TASK TO COMPLETE
Copy every record exactly as it stands. Leave the pictures out.

INFORMATION GIVEN
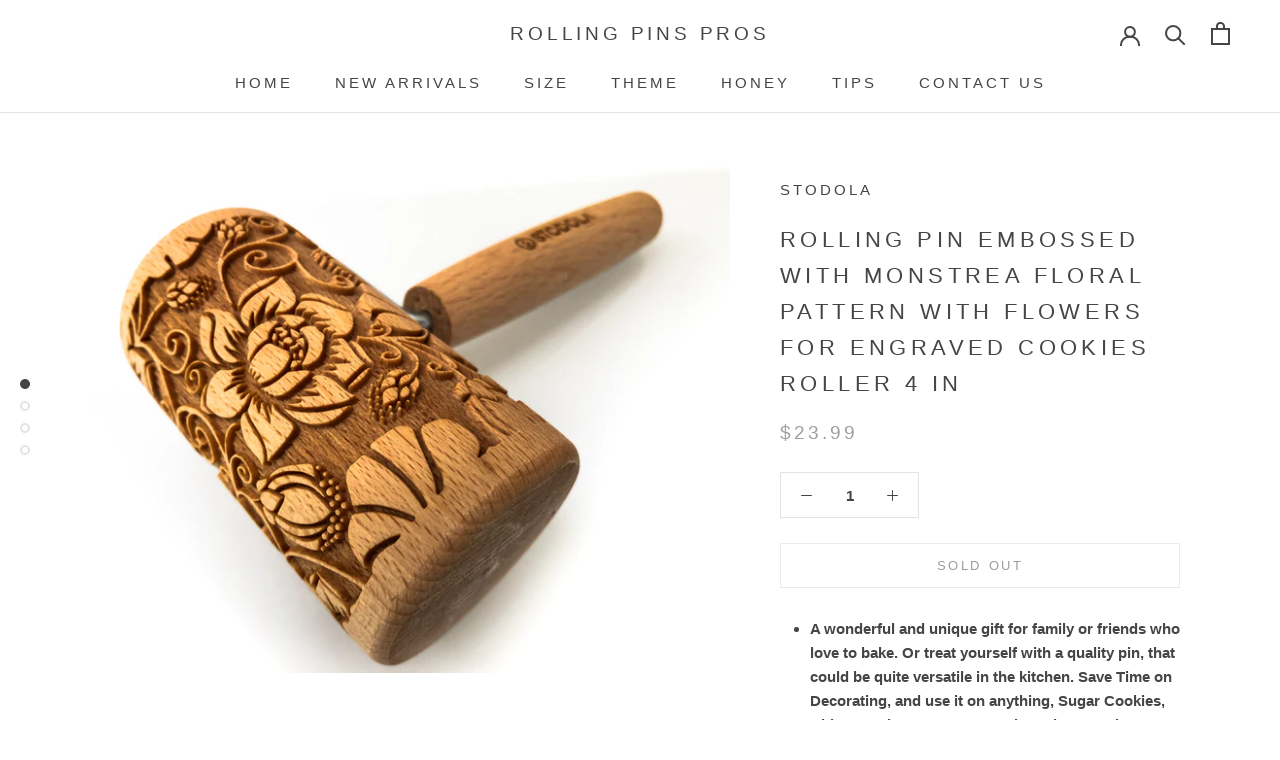

--- FILE ---
content_type: text/javascript
request_url: https://www.rollingpinspros.com/cdn/shop/t/8/assets/custom.js?v=8814717088703906631567197433
body_size: -681
content:
//# sourceMappingURL=/cdn/shop/t/8/assets/custom.js.map?v=8814717088703906631567197433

PROBLEM SOLUTION
--- FILE ---
content_type: text/javascript
request_url: https://www.rollingpinspros.com/cdn/shop/t/8/assets/custom.js?v=8814717088703906631567197433
body_size: -681
content:
//# sourceMappingURL=/cdn/shop/t/8/assets/custom.js.map?v=8814717088703906631567197433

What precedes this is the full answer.